**Extrait source**
▬▬▬▬▬▬

Trilport est une des 742 communes désignées comme « hors la loi » par certains médias du fait du non respect de l’article de la loi SRU relatice à la proportion de logement social. Comment justifier l’injustifiable ? Une réponse peut être politiquement non correcte et qui va à l’encontre des idées reçues, mais que j’assume pleinement.
Certains rappels s’imposent afin d’aborder le fond des choses et de ne pas s’arrêter aux seuls aspects médiatiques d’une question essentielle aujourd’hui, celle de disposer du droit d’avoir un logement décent et d’y vivre.
Premier rappel, l’attachement de ma ville au logement social ne date pas des trois dernières semaines. Nous n’avons en effet pas attendu la loi SRU ou le discours de Jacques Chirac pour créer du locatif social puisque nous possédons à l’heure actuelle un parc de 88 logements et sommes une des six villes de l’agglomération du Pays de Meaux (sur 18) à avoir mené une politique de ce type. Paradoxalement, les 12 villes de l’agglomération qui ne possèdent aucun logement social ne sont pas concernées par cette vague de répprobation, car n’atteignant pas le seuil des 3500 habitants, elles ne sont pas dans l’obligation de disposer de 20% de logements sociaux.

▬▬▬▬▬▬

**Données**
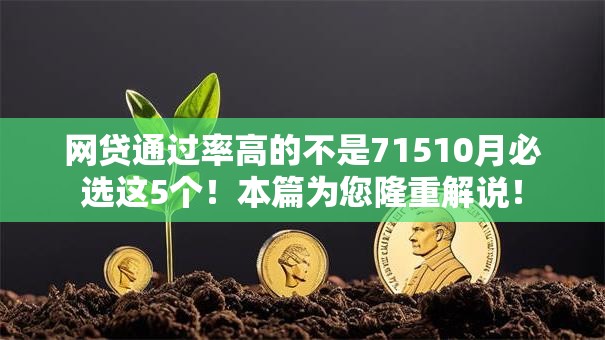 网贷通过率高的不是71510月必选这5个！本篇为您隆重解说！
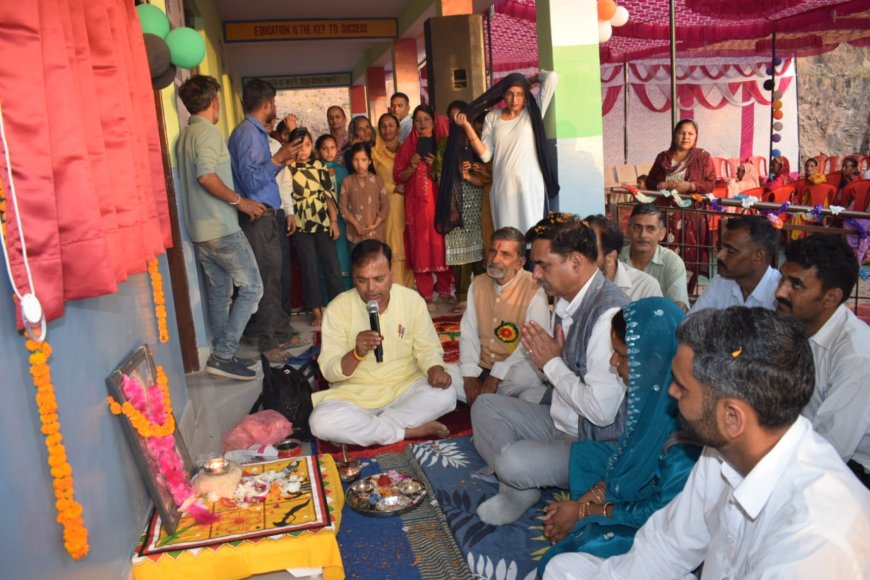 सड़क निर्माण और ग्रामीण क्षेत्रों का सुदृढ़ीकरण प्रदेश सरकार की प्राथमिकता - संजय अवस्थी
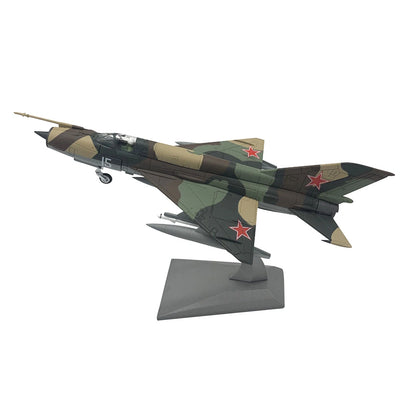 1:72 Mig-21 Military Aircraft Model Collection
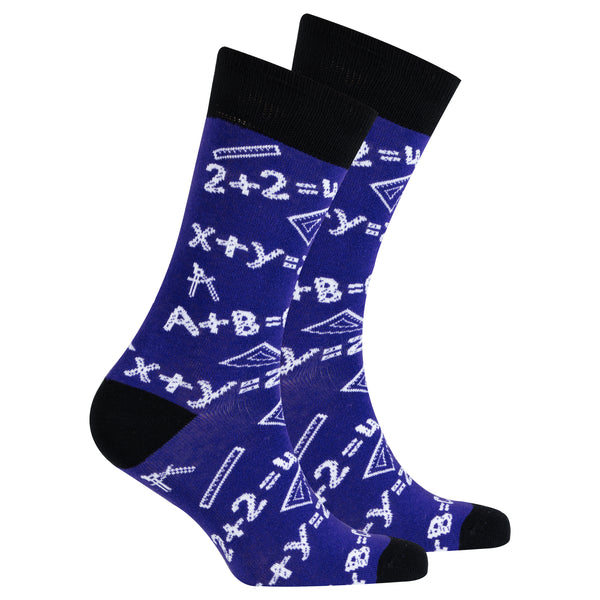Men's Mathematics Socks - Socks n Socks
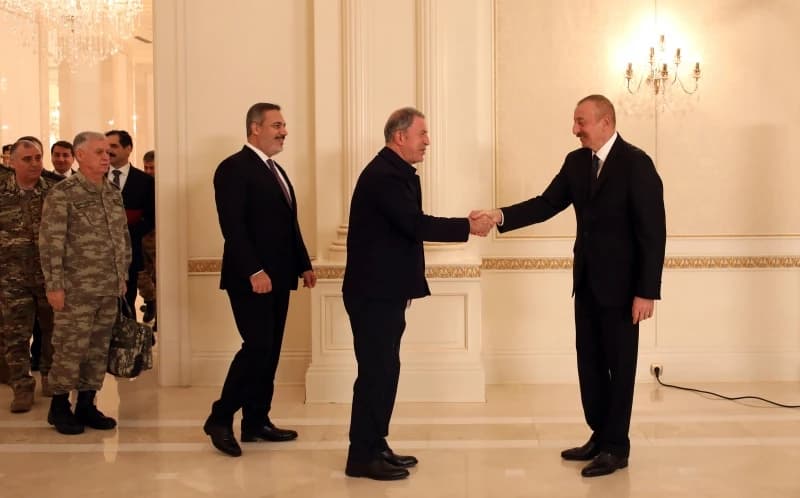 Alijev i Cavusoglu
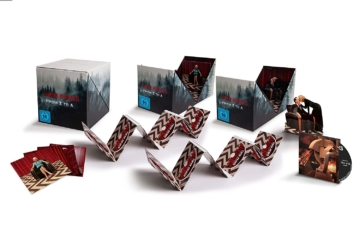 Innenansicht der Twin Peaks von A to Z 4K UHD Blu-ray Edition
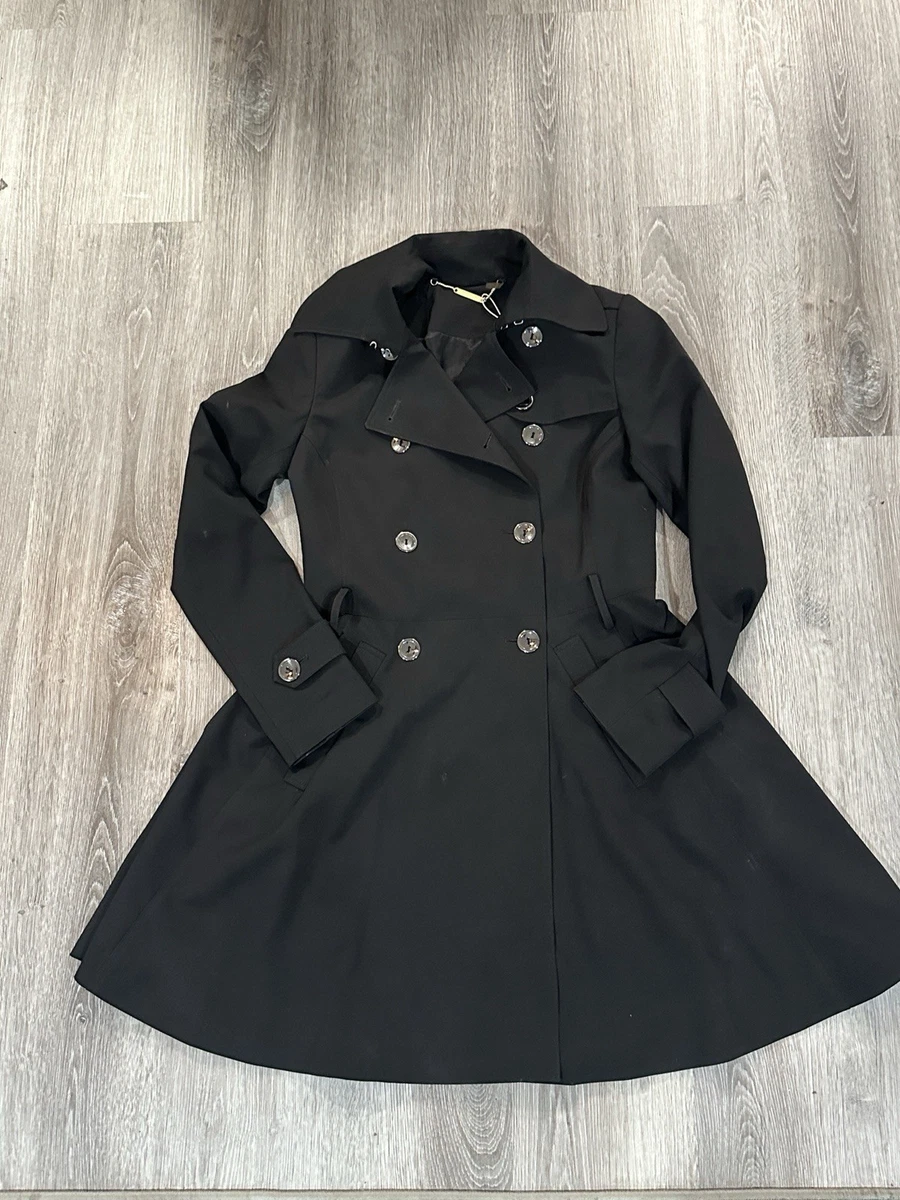 Flare Trench Coat for sale | eBay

▬▬▬▬▬▬

**Exercices**
• 1. Traduisez en anglais cette phrase de l'extrait sur le logement social : « Certains rappels s'imposent afin d'aborder le fond des choses et de ne pas s'arrêter aux seuls aspects médiatiques d'une question essentielle aujourd'hui, celle de disposer du droit d'avoir un logement décent et d'y vivre. »
• 2. Reproduisez fidèlement le passage de l'extrait sur le logement social qui commence aux mots « Trilport est une » et s'arrête après les mots « et d’y vivre. ».

**Réponses attendues**
• 1. A few reminders are in order to get to the heart of the matter and not to stop at the media aspects alone of a question that is essential today, that of having the right to decent housing and to live in it.

• 2.
Trilport est une des 742 communes désignées comme « hors la loi » par certains médias du fait du non respect de l’article de la loi SRU relatice à la proportion de logement social. Comment justifier l’injustifiable ? Une réponse peut être politiquement non correcte et qui va à l’encontre des idées reçues, mais que j’assume pleinement.
Certains rappels s’imposent afin d’aborder le fond des choses et de ne pas s’arrêter aux seuls aspects médiatiques d’une question essentielle aujourd’hui, celle de disposer du droit d’avoir un logement décent et d’y vivre.